Retype, word for word, the part of the song promotion guide between "How to promote your song: 4" and "how to promote your song.", inclusive.
>> begin Reading passage
How to promote your song: 4 tips for releasing your next single

While marketing might not come as naturally as creation for many, it’s important that you have a strategy in mind when it comes time to promote your song.

Especially if maximizing your reach is one of your main goals as an artist, you want to make sure that the blood, sweat, and tears you put into creating your track will also help grow your audience. In the video above, we walk through four tips that will help you plan out how to promote your song.

We’ve also summarized each key point below:

Ready to get planning? Let’s dive in!

1. Prepare an EPK

The first thing you should have ready to go when getting ready to promote your song is an electronic press kit, or EPK for short.

Essentially, an EPK is a digital summary that tells the story of who you are as a producer or artist. It should include a concise but engaging artist bio, highlight any accolades or placements, showcase press photos, and provide relevant links to any of your recent work. It should also include your contact information, or your manager or relevant team member’s contact information if you have one.

An EPK is a vital tool that makes you appear more professional as an artist, while helping interested parties learn more about both your music and your brand. It will be a key attachment when you reach out for blog features, playlist placements, or tour bookings, so make sure it’s well-written and up to date.
>> end Reading passage
>> begin Extracted entries
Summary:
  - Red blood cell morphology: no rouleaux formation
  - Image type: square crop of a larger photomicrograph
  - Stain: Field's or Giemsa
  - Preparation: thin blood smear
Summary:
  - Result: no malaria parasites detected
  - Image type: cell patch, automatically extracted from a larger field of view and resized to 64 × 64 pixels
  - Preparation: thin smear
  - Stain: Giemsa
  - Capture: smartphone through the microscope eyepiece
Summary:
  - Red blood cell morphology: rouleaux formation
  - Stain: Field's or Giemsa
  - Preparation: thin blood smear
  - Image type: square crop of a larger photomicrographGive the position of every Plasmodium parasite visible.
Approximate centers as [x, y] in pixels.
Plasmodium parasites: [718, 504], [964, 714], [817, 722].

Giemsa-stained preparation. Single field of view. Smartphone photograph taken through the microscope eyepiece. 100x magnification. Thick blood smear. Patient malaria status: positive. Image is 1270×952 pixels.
>> end Extracted entries
## Response
How to promote your song: 4 tips for releasing your next single

While marketing might not come as naturally as creation for many, it’s important that you have a strategy in mind when it comes time to promote your song.

Especially if maximizing your reach is one of your main goals as an artist, you want to make sure that the blood, sweat, and tears you put into creating your track will also help grow your audience. In the video above, we walk through four tips that will help you plan out how to promote your song.